A cornerback with Peters' package of skills doesn't come to the NFL often, period, much less to one of its 32 teams. Peters is truly a once-in-a-generation player.
From that aspect, the trade the Chiefs arranged to send Peters to the Los Angeles Rams is puzzling. They're really trading Peters, who is 25 and plays one of the NFL's most important positions?
But, as with the Alex Smith trade, there are also some good reasons for the Chiefs to get rid of Peters. These reasons aren't quite as evident as they were with the Smith trade, though.
Peters had a strange season for the Chiefs in 2017, off the field and on it.
The Chiefs suspended him for a game for his bizarre behavior during a loss to the New York Jets. Peters picked an official's penalty flag off the field and tossed it into the stands. He then retreated to the locker room without being ejected. When he later returned to the Kansas City sideline, he wasn't in full uniform.

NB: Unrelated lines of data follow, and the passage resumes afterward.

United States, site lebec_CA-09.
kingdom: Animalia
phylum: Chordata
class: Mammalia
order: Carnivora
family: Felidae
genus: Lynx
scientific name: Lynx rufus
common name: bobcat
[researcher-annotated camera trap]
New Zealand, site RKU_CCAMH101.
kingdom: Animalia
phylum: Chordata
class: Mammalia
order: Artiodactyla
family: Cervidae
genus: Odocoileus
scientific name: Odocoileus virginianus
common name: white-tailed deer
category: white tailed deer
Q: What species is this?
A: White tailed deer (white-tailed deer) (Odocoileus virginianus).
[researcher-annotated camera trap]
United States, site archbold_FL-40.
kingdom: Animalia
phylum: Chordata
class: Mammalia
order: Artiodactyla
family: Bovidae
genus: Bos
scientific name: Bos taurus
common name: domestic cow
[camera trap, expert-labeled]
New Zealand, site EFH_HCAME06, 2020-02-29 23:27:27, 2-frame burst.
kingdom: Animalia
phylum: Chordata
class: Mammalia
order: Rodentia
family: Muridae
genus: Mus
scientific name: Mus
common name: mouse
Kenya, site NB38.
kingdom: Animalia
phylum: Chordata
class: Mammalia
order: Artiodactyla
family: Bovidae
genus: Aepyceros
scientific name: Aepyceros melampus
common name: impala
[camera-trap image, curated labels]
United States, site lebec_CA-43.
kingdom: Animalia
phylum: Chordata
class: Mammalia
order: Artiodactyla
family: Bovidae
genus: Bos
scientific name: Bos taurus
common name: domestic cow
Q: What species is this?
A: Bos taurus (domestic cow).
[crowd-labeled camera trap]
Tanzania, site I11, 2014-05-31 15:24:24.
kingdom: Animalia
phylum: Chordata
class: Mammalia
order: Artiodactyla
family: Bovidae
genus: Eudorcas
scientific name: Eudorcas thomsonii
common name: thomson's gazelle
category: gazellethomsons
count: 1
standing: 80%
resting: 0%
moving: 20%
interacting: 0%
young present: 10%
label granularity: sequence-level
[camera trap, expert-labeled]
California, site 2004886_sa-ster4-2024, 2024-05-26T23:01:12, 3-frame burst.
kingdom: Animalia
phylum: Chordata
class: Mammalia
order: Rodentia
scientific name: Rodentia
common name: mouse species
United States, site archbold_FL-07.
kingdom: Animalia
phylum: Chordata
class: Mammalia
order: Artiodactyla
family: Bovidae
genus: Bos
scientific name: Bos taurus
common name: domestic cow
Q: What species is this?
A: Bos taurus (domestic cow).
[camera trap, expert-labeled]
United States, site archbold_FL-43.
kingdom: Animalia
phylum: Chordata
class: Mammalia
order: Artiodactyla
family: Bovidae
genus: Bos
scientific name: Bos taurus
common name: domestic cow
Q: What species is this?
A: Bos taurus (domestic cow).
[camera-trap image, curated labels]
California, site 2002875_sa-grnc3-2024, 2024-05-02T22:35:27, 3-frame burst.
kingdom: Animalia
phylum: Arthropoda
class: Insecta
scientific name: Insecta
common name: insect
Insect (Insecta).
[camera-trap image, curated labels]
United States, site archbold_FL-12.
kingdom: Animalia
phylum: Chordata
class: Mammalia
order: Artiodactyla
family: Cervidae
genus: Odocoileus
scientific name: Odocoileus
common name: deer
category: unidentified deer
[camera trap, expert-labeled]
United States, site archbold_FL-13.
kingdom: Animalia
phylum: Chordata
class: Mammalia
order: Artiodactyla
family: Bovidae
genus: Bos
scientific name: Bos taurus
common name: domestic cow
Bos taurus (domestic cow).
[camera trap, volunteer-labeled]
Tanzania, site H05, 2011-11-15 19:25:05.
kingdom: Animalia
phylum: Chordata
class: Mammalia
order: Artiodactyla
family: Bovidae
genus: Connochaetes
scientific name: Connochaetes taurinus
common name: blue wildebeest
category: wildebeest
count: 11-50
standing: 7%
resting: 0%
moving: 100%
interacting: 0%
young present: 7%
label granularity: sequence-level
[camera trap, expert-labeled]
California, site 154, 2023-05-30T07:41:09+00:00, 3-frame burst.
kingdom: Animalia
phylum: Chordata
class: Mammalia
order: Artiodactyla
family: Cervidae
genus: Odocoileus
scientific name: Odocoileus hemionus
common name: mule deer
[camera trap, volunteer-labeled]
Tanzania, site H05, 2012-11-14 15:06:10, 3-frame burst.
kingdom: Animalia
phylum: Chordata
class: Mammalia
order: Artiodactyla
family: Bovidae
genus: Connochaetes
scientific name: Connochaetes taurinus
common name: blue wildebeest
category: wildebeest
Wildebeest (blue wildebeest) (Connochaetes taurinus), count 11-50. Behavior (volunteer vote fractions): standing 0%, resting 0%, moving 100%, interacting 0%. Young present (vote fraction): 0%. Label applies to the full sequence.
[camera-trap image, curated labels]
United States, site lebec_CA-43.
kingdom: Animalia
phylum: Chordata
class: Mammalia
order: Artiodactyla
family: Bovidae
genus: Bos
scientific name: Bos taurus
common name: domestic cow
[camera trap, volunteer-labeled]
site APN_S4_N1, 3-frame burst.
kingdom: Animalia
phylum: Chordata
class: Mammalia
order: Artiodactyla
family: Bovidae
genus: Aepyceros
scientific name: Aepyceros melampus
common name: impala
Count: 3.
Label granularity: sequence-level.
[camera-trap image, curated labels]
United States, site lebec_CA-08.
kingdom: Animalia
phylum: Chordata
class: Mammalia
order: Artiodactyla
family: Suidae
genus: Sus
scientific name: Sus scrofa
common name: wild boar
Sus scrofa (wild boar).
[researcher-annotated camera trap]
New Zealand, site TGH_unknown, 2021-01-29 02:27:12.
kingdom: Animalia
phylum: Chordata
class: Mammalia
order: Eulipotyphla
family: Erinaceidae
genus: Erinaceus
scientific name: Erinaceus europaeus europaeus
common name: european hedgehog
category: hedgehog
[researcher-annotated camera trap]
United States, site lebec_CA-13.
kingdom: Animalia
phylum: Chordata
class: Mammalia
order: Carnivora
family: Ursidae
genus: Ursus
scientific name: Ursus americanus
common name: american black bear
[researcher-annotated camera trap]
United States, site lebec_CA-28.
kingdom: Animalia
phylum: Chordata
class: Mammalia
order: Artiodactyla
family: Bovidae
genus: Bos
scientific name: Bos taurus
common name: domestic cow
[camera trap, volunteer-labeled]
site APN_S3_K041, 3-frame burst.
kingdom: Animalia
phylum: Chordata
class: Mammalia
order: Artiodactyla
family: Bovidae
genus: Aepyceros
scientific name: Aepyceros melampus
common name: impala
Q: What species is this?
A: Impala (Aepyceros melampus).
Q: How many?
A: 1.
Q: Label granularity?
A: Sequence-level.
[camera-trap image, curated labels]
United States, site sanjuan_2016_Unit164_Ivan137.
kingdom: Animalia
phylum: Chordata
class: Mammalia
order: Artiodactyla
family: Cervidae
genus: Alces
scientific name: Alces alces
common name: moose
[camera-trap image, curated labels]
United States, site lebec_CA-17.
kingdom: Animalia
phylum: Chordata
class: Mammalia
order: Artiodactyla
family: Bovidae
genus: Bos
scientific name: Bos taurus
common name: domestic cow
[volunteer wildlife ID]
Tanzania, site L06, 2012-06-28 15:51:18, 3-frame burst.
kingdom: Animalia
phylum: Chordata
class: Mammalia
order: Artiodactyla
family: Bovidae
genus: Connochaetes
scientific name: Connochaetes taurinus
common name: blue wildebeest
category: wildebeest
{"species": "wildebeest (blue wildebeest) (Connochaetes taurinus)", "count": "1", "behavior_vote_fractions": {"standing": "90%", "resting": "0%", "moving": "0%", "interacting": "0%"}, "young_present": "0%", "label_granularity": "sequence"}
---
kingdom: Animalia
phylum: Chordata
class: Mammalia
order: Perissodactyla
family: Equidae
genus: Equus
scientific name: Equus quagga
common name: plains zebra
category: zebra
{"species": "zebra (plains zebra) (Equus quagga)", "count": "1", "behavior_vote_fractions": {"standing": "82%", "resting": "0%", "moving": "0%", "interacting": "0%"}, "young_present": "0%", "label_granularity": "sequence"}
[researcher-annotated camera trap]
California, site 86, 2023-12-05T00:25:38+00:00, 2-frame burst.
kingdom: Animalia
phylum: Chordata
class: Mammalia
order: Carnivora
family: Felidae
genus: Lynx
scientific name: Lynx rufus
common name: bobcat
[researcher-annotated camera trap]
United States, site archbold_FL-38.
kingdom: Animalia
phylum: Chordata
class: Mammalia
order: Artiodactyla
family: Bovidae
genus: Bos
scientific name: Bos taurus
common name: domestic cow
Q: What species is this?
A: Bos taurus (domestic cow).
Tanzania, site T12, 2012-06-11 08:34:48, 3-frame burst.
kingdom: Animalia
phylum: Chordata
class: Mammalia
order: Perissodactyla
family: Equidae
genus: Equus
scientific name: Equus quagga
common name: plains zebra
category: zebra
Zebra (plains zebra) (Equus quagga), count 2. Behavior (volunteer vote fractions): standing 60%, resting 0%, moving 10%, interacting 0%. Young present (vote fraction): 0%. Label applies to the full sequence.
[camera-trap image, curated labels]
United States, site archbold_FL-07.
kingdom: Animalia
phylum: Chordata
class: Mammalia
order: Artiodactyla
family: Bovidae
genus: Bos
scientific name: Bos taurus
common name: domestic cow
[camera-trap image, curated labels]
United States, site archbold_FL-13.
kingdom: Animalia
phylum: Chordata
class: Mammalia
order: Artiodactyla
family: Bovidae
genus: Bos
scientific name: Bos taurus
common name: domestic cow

Peters also was involved in shouting matches with assistant coaches and directed an expletive toward a fan behind the bench at Arrowhead Stadium. He disappointed Chiefs chairman Clark Hunt for his refusal to stand during the national anthem last season, and the two later came to an agreement in which Peters stayed in the locker room until the anthem was finished.
Peters played his position well last season but suddenly developed a distaste for physical contact, as if he was playing not to get hurt. Some of his actions in his efforts to avoid contact bordered on the comical.
The Chiefs were getting to the point that they had to make a decision on Peters. The contract he signed as a first-round draft pick in 2015 has one year remaining, though the Chiefs could have extended it for another season by exercising the fifth-year option.
Either way, the Chiefs were soon going to have to pay Peters a lot of money or lose him. The Chiefs have a small sample size on what life without Peters might be like, but perhaps it's instructive. They struggled to play pass defense all season with Peters in their lineup as they finished 29th by allowing 247 yards per game.
During his one-game suspension, the Chiefs played one of their best defensive games of the season. They shut out the Oakland Raiders through three quarters and let down only in the final period after they resorted to a prevent defense.
The Chiefs in the end decided to get what they could for Peters now, when he has up to two seasons remaining on his contract and their asking price would be higher than if they waited until next year.
We'll find out as soon as next season whether they made the right call. But they had to make the choice now, and, from this vantage point, it doesn't look as if they made a bad one.